* _TRECHO FORNECIDO_:

————————

Oeste sombrio: terra de Allica, terra de Santa Cruz.
Quando o chicote e o winchester falavam mais alto!
        
               Que se diga que quando ele morreu, foi um alívio. A notícia era sensacional e, embora todos os contratempos daquela época, a boa nova se espalhou feito fogo na quiçaça. Por todo o Oeste paranaense só se ouvia que, alguns dias antes, deram cabo no cruel Santa Cruz, tiraram o couro do “amardiçoado”. Muita, muita gente mesmo se sentiu aliviada, e olha que não era para menos.
               A trajetória de Allica e santa Cruz se confundem com os tempos áureos da presença das obrages nos sertões oestinos. Santa Cruz não era nada menos que cunhado do famoso e não menos impiedoso obragero Julio Tomas Allica; um ex-oficial do exército argentino que se envolveu numa revolução fracassada e teve que se exilar no Paraguai. Em 1902 se instalou num pedaço de terra à margem esquerda do rio Paraná. A área ficava dentro do atual território do município de Porto Mendes e hoje em dia o lugar está todo debaixo d'água. Ali ele montou um pequeno porto, o qual batizou de Porto Artaza, numa homenagem à terra natal de sua família, na Espanha.

Julio Tomas Allica. Juntamente com seu cunhado, o famigerado Santa Cruz,
 controlava com mão de ferro sua  obrage no Oeste paranaense.

               Como todos os demais, o porto destinava-se ao embarque de erva-mate e madeira, explorada com mão de obra indígena e paraguaia. Não tinha documento nenhum. Somente em 1914 é que ele conseguiu a legalização da propriedade em seu nome. Eram quatrocentos e cinquenta hectares e eles foram a base de um verdadeiro império extrativo. Em seu auge os domínios de Allica se estendiam por centenas de quilômetros a partir de Porto Artaza, chegando através de picadas até a região de Cascavel e Campo Mourão!
               Allica se revestia de uma personalidade marcante. Homem alto, era do tipo que gostava de se trajar pilchado, como gaúcho, montando um bonito cavalo e chicote de cabo de prata sempre à mão. Não era falante e quando queria dizer alguma coisa berrava em alto e bom tom.
               Em 1919 Allica comandava com mão de ferro mais de dois mil mensus - mão de obra paraguaia em regime de quase-servidão - e suas famílias. O comércio da madeira e principalmente da erva-mate transformou-o em poderosíssimo e inconteste senhor rural. Dentre seus inúmeros bens era dono de mais de quinhentas éguas para o transporte da erva-mate, oitocentas cabeças de gado; milhares de suínos, cabras, ovelhas, éguas de cria, etc. Basta dizer que a exportação de erva-mate de suas propriedades alcançava dois milhões de quilos!

————————

* _DADOS APRESENTADOS_:
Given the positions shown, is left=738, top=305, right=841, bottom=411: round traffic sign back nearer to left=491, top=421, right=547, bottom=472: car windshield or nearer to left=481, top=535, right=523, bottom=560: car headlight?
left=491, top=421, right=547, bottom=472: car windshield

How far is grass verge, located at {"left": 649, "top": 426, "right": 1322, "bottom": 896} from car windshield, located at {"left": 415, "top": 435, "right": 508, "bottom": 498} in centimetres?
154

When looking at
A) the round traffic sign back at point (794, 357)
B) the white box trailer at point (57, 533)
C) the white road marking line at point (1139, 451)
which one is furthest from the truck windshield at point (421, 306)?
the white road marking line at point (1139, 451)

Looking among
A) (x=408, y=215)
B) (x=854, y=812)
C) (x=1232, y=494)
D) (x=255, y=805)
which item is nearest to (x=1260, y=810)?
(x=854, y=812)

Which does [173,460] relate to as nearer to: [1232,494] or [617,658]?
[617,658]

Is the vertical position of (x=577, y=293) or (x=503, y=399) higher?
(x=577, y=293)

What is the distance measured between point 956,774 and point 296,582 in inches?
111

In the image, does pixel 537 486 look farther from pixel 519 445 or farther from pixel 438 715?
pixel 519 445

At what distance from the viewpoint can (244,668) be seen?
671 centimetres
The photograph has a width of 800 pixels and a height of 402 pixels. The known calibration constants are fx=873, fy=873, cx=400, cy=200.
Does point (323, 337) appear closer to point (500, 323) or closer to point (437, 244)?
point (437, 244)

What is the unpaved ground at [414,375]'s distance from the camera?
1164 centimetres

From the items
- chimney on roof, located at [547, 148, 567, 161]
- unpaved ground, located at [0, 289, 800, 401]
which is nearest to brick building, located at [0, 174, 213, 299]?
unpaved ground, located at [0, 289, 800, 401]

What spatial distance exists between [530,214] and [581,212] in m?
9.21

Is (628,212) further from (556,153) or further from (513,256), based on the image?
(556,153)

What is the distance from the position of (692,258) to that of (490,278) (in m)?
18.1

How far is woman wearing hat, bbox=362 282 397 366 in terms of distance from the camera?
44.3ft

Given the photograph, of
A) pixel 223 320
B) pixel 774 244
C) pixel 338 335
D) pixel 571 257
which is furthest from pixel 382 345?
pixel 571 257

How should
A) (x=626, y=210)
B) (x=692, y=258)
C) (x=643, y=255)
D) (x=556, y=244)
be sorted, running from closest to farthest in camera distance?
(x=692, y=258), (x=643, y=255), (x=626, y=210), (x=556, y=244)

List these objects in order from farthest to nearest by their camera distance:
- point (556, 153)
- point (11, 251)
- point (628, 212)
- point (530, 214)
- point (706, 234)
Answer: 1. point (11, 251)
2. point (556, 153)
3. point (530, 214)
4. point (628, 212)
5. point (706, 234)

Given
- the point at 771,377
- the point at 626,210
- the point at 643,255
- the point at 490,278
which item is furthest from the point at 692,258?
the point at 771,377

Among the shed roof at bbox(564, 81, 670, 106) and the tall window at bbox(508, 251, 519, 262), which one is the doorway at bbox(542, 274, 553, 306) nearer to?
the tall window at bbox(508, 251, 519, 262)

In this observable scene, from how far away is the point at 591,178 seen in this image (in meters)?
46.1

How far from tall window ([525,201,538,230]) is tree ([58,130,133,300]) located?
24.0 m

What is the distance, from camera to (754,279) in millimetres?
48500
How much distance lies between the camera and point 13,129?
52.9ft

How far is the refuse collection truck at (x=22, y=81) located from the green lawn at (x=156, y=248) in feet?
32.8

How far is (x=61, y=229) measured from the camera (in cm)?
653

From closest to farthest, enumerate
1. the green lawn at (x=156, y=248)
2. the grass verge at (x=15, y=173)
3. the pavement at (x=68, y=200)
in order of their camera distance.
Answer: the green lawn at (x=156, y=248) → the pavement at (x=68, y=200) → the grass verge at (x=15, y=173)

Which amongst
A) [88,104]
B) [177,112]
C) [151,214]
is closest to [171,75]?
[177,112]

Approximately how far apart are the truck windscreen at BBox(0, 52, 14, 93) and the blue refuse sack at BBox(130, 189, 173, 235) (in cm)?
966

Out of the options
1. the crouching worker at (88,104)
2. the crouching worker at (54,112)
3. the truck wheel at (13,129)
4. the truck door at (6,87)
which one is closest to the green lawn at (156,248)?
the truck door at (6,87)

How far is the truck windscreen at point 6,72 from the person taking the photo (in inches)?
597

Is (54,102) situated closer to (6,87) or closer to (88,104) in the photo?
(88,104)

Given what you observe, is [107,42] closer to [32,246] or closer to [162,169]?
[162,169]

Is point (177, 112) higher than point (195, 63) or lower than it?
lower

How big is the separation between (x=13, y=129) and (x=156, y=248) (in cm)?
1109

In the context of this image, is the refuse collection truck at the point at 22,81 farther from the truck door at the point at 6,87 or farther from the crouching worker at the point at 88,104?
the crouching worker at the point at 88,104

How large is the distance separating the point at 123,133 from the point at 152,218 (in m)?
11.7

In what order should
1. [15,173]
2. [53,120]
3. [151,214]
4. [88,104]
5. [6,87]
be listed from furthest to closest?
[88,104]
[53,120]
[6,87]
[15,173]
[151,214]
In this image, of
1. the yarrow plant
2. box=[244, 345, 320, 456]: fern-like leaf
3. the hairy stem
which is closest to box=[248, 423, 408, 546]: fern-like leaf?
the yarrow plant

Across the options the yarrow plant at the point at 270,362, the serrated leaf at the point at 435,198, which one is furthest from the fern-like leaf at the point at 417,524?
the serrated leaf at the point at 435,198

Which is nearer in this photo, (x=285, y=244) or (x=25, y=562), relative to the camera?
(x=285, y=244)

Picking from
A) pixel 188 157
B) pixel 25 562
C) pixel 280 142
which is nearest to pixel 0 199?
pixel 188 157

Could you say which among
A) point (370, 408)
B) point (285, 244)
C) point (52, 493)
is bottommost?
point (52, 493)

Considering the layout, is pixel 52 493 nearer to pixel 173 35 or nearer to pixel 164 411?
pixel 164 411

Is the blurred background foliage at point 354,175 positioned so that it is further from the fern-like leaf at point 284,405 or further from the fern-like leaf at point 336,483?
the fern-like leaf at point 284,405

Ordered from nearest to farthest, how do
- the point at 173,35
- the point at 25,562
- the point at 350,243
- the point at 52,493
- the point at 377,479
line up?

————————

No trecho sobre Allica e Santa Cruz, que nome Allica deu ao porto que montou à margem do rio Paraná? Os registros não têm relação alguma com o trecho.

* _RESOLUÇÃO_: Porto Artaza.